Of course, there is a guilty person who hopes to inherit the estate. This person is the instigator of the dire doings.
"The Cat and the Canary" is adroitly directed by Paul Leni, the German who made "The Three Wax Works." He uses trick angles galore, but they all help the atmosphere of mystery and murder. Leni is a director to be reckoned with.

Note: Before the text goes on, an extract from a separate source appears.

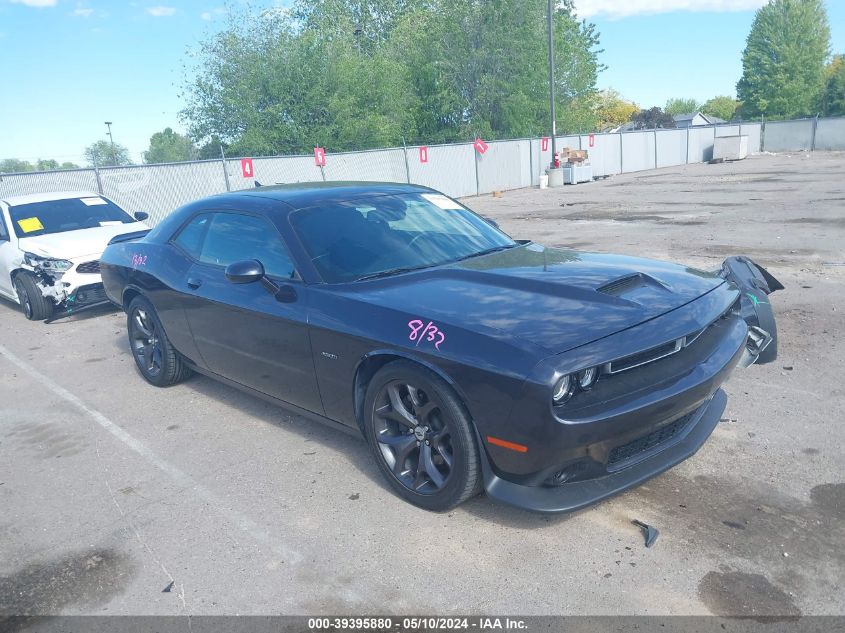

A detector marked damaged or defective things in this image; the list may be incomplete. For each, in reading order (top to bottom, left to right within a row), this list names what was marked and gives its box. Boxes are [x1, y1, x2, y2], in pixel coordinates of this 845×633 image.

white damaged car [0, 191, 149, 320]
damaged front fender [720, 256, 784, 366]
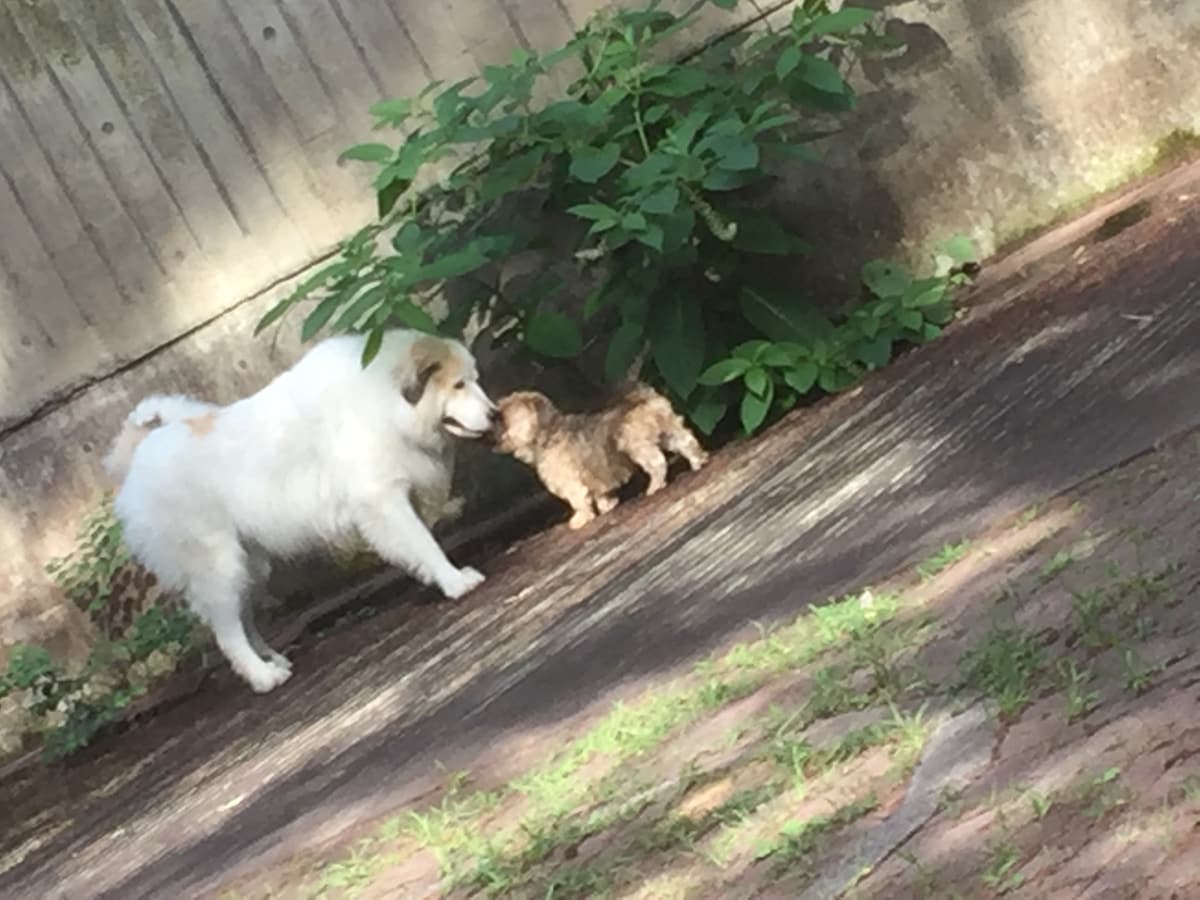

"The Cat and the Canary," which, by the way, is based on John Willard's Broadway mystery shocker, has an excellent cast. Laura La Plante is the blonde heroine, Annabelle. Creighton Hale overdoes the nervous comedy hero, Paul Jones. Indeed, the comedy is the one weak element in "The Cat and the Canary." Well done bits are contributed by Lucien Littlefield and Martha Mattox.
THE CAT AND THE CANARY
Starring Laura La Plante and Creighton Hale
MOTION PICTURE CLASSIC
August 1927
It is very spooky entertainment which is measured out in the "The Cat and the Canary." Like the mystery melodrama from which it is adapted, it sends shivers of suspense up and down the spine in its play of creepy incidents and situations.
It isn't the easiest task in the world to translate this type of play for the movies. The characters are apt to become so well shuffled that it's hard keeping track of them. But the theme is fairly easy to follow here - the only difficulty being to establish the identity of the crook - who, as usual is the last person in the world you would suspect.
The picture calls for much atmosphere - such as trick lighting effects and what not. And the players adopt expressions which register as unalloyed fright. Naturally, the spectator is placed in the embracing arm of suspense, it being the purpose of the various characters to prevent anyone from doing Sherlock Holmes.
You can put it down as an excellent mystery picture - one acted right up to the handle by Laura La Plante, Creighton Hale, Forrest Stanley, Tully Marshall, George Seigmann, Arthur Edmund Carewe and others.